Popüler Netflix antoloji dizisi Black Mirror 6. sezonu yakın zamanda yayınlandı ve modern teknoloji, medya ve siyaseti eleştirmesiyle tanıdık bir yol izliyor, ancak güncel yaşamın sürekli değişen manzarasına ayak uydurmada başarısız oluyor. Yaratıcı ve baş yazar Charlie Brooker'ın argümanları demode kalıyor ve gözlemleri geç geliyor, bu da dizinin etkisini azaltıyor. Bu inceleme, sezonun bölümlerini değerlendiriyor ve eksikliklerini vurguluyor.
Demode Temalar
Bölümlerden biri olan "Mazey Day," ünlü saplantısının karanlık yanını ve paparazzilerin zararlı etkisini keşfediyor. Ancak, bu tema günümüz bağlamında eskimiş ve gereksiz hissediyor, çünkü on yıldan fazla süre önce önemli olan bir konuyu ele alıyor. Bölümü 2006'da geçirerek geriye dönük olarak güncellik oluşturma çabası, bugünün izleyicileriyle rezonansa geçmiyor.
Zamanında Yapılan Alay
Öte yandan, sezonun başlayan bölümü "Joan Is Awful," daha zamanında yapılan bir alay sunuyor. Schitt's Creek dizisindeki rolüyle tanınan Annie Murphy, kendi hayatını yakından taklit eden kurgusal bir yayın platformu olan Streamberry'de bir program keşfediyor. Bölüm yapay zeka, içerik algoritmalarının ve insanların başkalarının sıradan hayat ayrıntılarına olan merakının olası sonuçlarına iniyor. Temalar daha çağdaş olsa da, başka bir bölüm olan "Loch Henry," benzer konuları daha etkileyici bir şekilde ele alıyor.
Etkileyici Anlatım
Sezonun öne çıkan bölümü "Beyond the Sea," aileleriyle bağlantı kurmak için bilinçlerini robotlara aktaran astronotların hüzünlü bir bilim kurgu dönem hikayesi. İlk başta tahmin edilebilir olmasına rağmen, bölüm beklenmedik dönüşler yapıyor ve daha karanlık bir alana dalıyor.
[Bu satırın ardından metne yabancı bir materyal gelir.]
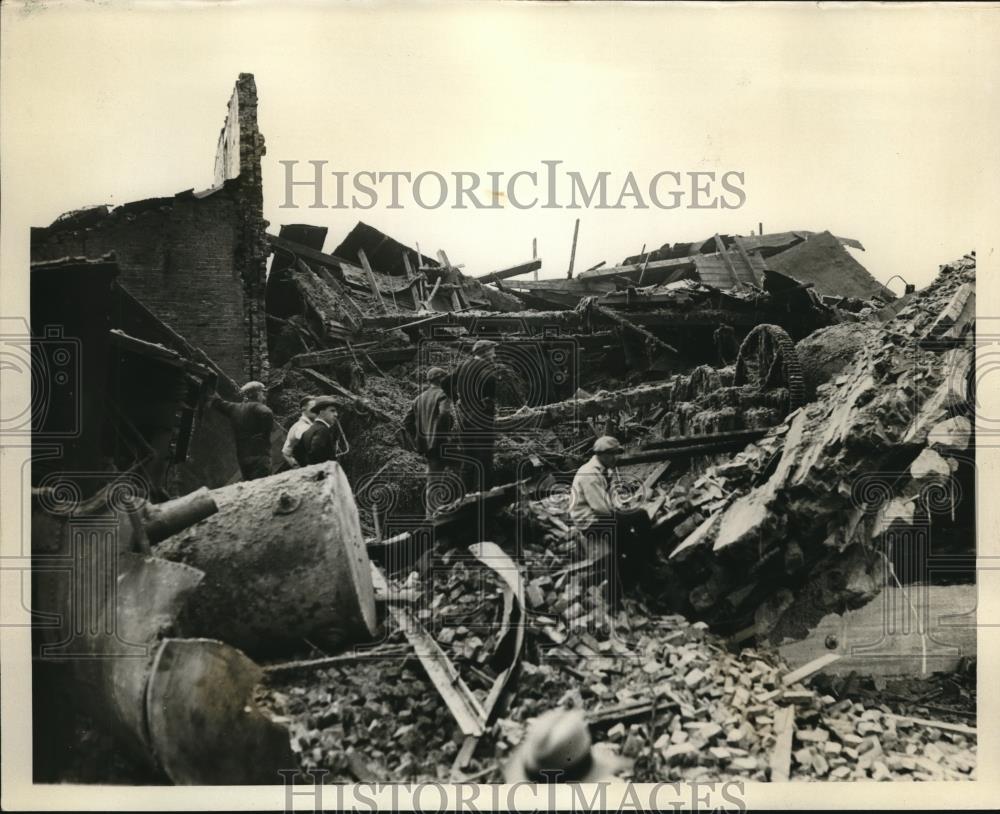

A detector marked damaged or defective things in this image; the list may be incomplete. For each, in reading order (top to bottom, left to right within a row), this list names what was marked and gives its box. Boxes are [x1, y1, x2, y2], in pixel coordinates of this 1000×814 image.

rusted cylindrical tank [156, 466, 378, 656]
Aaron Paul, Josh Hartnett ve Kate Mara'nın performansları, etkileyici anlatımıyla birleşerek bölüme hüzünlü bir ağırlık kazandırıyor.
Tekrarlanan Temalar
Son bölüm olan "Demon 79," dünyanın sonunu önlemeye yönelik şiddet dolu doğaüstü bir komedi. İnsanlığın genellikle kasvetli görüşünü yansıtsa da, daha önceden keşfedilen temaları tekrarlamak gibi bir hissiyat yaratıyor ve sürpriz veya yenilik için pek alan bırakmıyor.
Güncelliğini ve Eski Moda Hissini Kaybetmek
Black Mirror, gerçekliği ve modern toplumun rahatsız edici yönlerini düşündürmek için tanınırdı. Ancak bu sezonun bölümleri aceleye getirilmiş ve yetersiz geliştirilmiş gibi hissettiriyor, hızlı bir ironiye dayanıyor ve zaten modası geçmiş gibi geliyor. Dört yıllık bir aranın ardından geri dönüşünün daha fazla düşünce ve taze bakış açısıyla desteklenebileceği görülüyor. Hızla evrilen dünyada Black Mirror'ın temaları artık eskimeye başlıyor, etkisini ve güncelliğini kaybediyor.
Sonuç
Black Mirror'ın altıncı sezonu, çağdaş yaşamın özünü etkili bir şekilde yakalamada başarısız oluyor. Demode temalar ve tekrarlayan anlatım, dizinin etkisini azaltarak günümüzden kopuk bir his bırakıyor. Bazı bölümler zamanında yapılan alay ve etkileyici anlatım sunarken, sezonun çoğunluğu başarısız oluyor ve Black Mirror'ın önceki bölümlerinin sihir ve düşündürücü doğasını yeniden yakalamak zorlaşıyor.